◆ Excerpted text
Elite Youth Sports Driven By Adult Egos and Greed
By Ken Reed
There is no legitimate reason that kids, ages 10-12, need to travel across the country to play in a soccer, basketball, baseball or softball tournament. But it happens all the time in today’s world of youth sports.
Youth sports vultures (aka entrepreneurs) understand that parents — mostly of the middle-class suburban variety — want their “elite” youth sports athletes to have the very best. Boy or girl, it doesn’t matter, there are virtually year-round travel and select teams across the country to feed off parent egos. And many of these elite youth club teams aren’t confined to traveling by good old fashioned vans and SUVs. Some elite boys and girls soccer teams now travel by airplane to major cities around their region to play tournament and — believe it or not — league games.
In effect, these kids are being professionalized before their young bodies and minds can handle it. The results too often aren’t pretty: emotional burnout, overuse injuries, and kids dropping out of sports by age 13 because the fun is gone.
Why is this happening?
“A lot of parents have a belief that says, ‘How well my kid does on the field reflects on me as a parent,'” says Jim Thompson, founder of the Positive Coaching Alliance. “One of my mentors, John Gardner, once said, ‘The toughest thing kids have to face is the unfulfilled lives of their parents.’ I think there’s a lot of truth in that.”
A couple years ago, ESPN’s Tim Keown wrote one of the best columns I’ve read on the insanity of youth sports. “The days of simply playing ball with your friends is over,” wrote Keown.
“It’s a different world out there for the preteen athlete, with ‘Elite’ and ‘Select’ commonly turning up in the names of our youth sports teams and leagues. We’re having tryouts for 10-and-under traveling baseball teams, and we’ve got 10-and-under basketball teams traveling the country playing against other fourth-graders at God knows what cost to the parents’ bank accounts and the kids’ psyches. All in the name of … what? Trophies? Exposure? A leg up on a college scholarship? The egos of the parents?”

◆ Information supplied
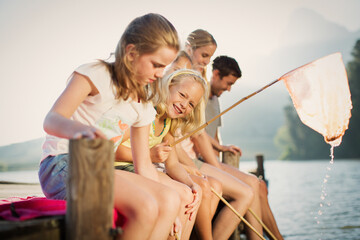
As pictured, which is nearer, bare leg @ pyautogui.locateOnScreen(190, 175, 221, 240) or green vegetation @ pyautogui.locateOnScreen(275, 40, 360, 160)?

◆ What is expected
Name every person mentioned in the essay on elite youth sports. The listing above is not needed for this work.

◆ Exercise result
Ken Reed, Jim Thompson, John Gardner, Tim Keown